# TO DO
Copy out the lines below word for word, leaving out the pictures.

# DATA FOR THE TASK
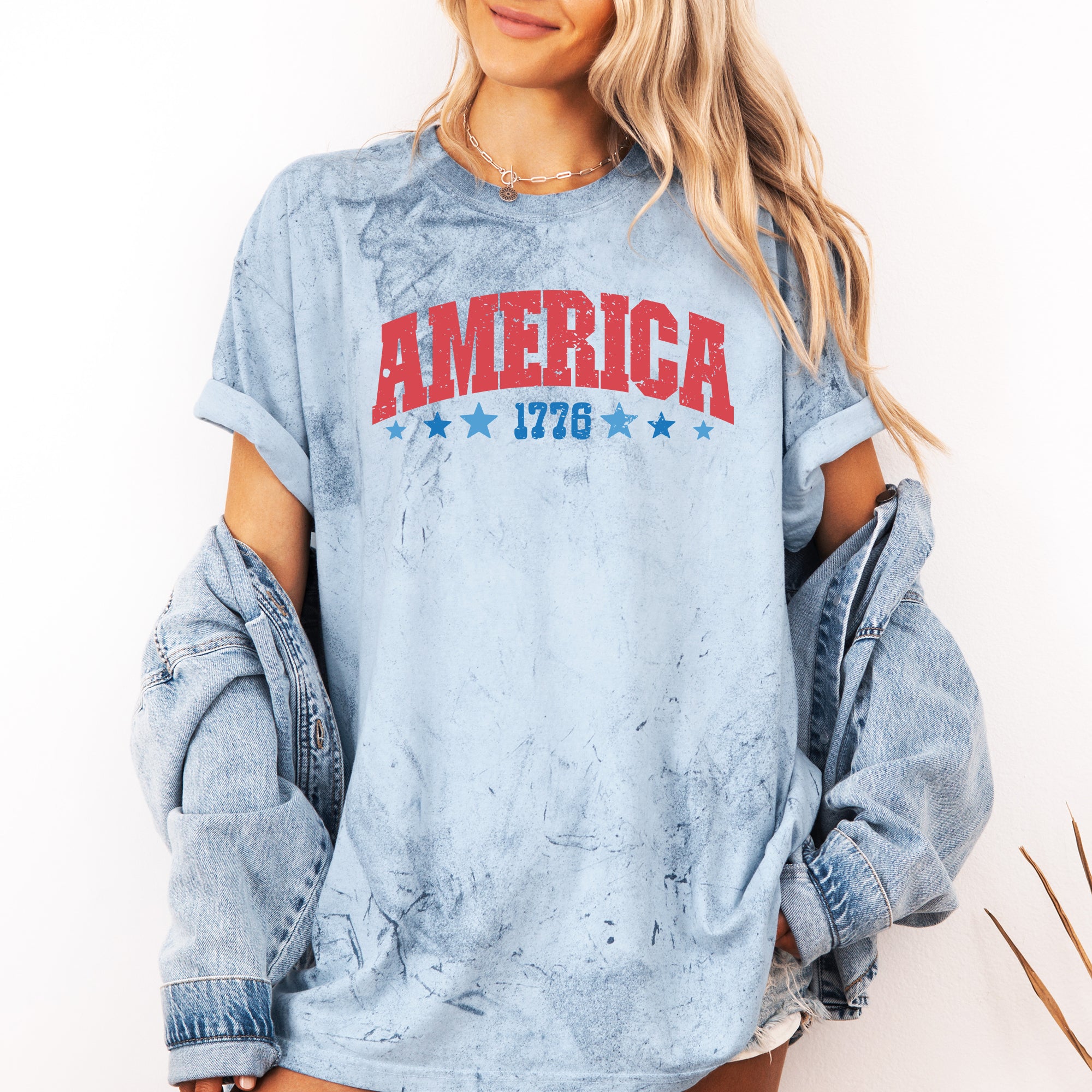 America, 1776, Varsity Patriotic T-Shirt | Refinery Number One
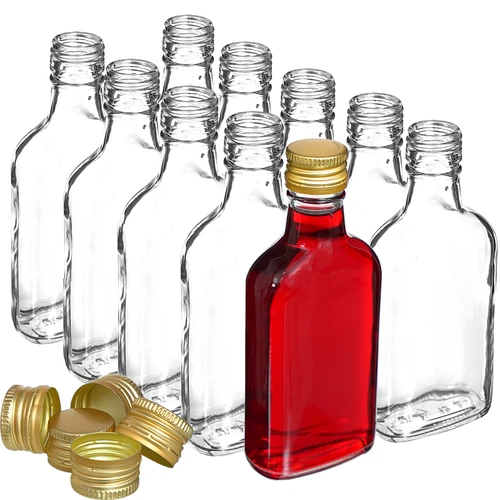 Flaska för likörer fickplunta med skruvlock 200 ml 10 st - 2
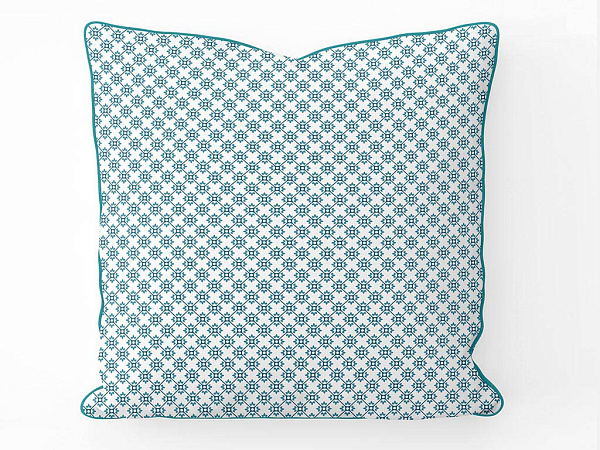 Marbled Blue Декоративная наволочка 45х45 см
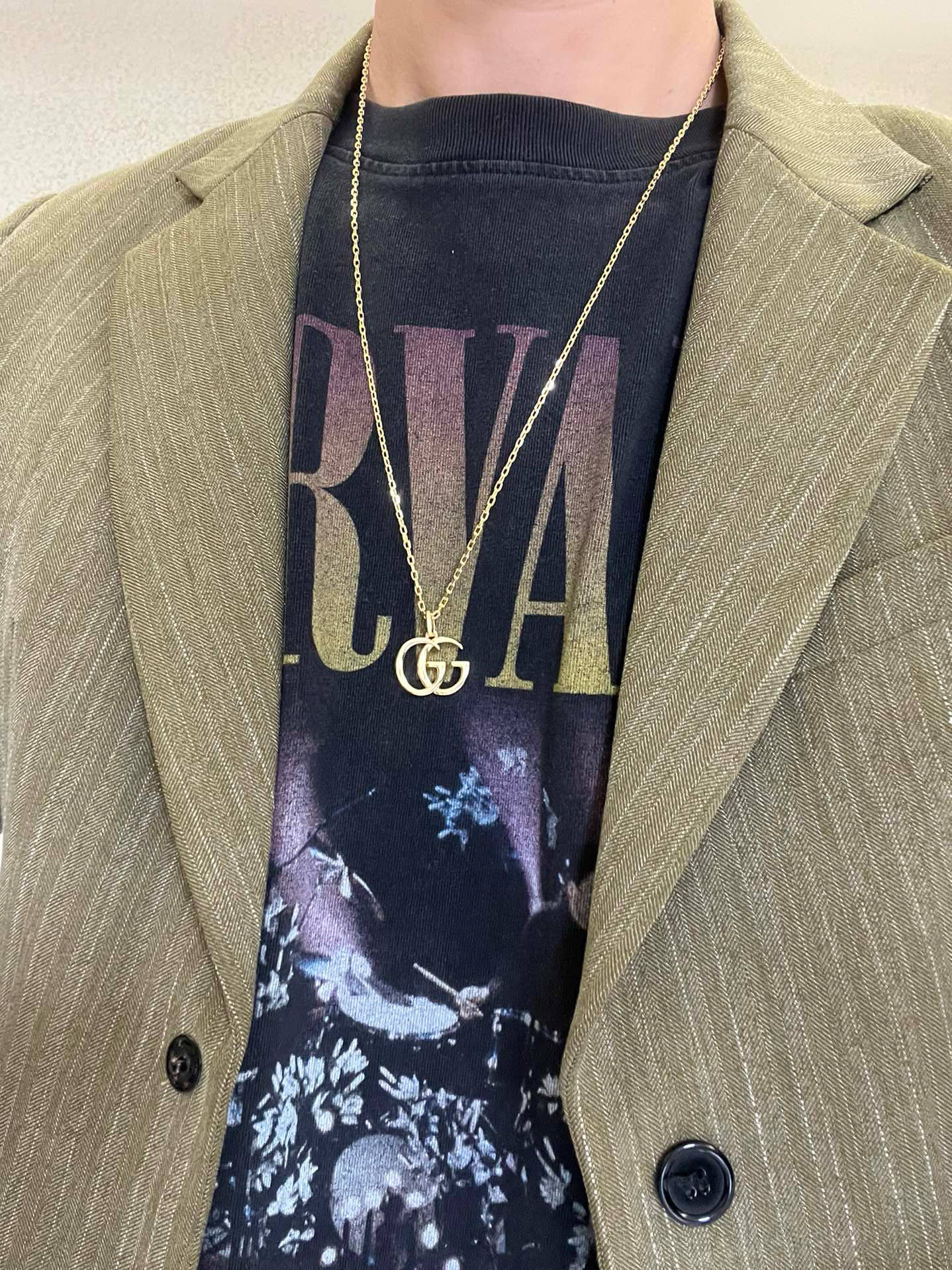 Gucci古驰双G经典款银链项链 - Anger Forestシリーズ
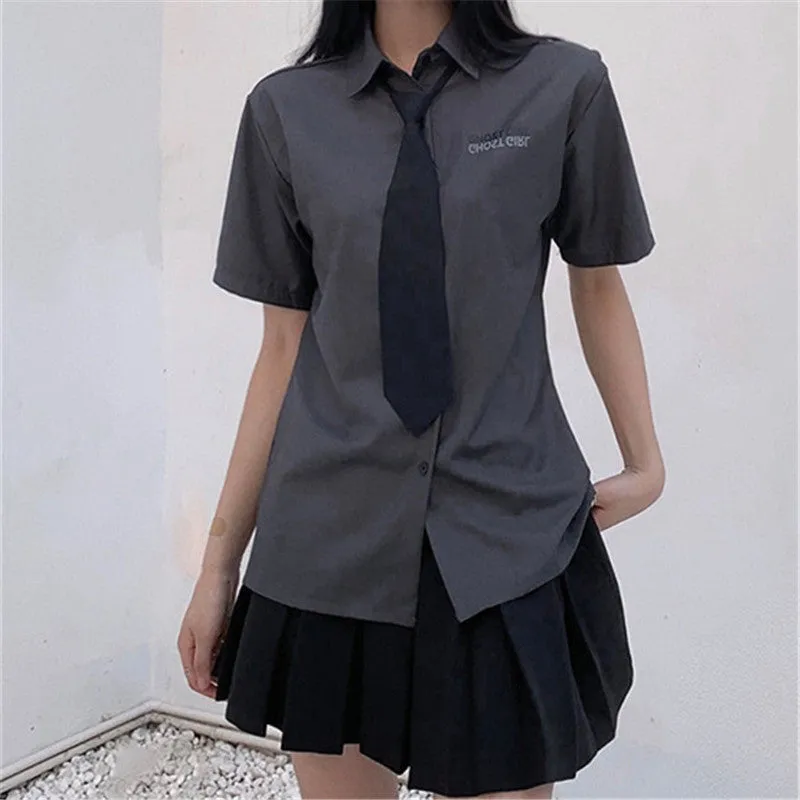Grey Sweet Style Shirt ER5761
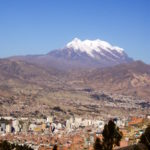 On top of La Paz, Bolivia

# SOLVED EXERCISE
 America, 1776, Varsity Patriotic T-Shirt | Refinery Number One
 Flaska för likörer fickplunta med skruvlock 200 ml 10 st - 2
 Marbled Blue Декоративная наволочка 45х45 см
 Gucci古驰双G经典款银链项链 - Anger Forestシリーズ
Grey Sweet Style Shirt ER5761
 On top of La Paz, Bolivia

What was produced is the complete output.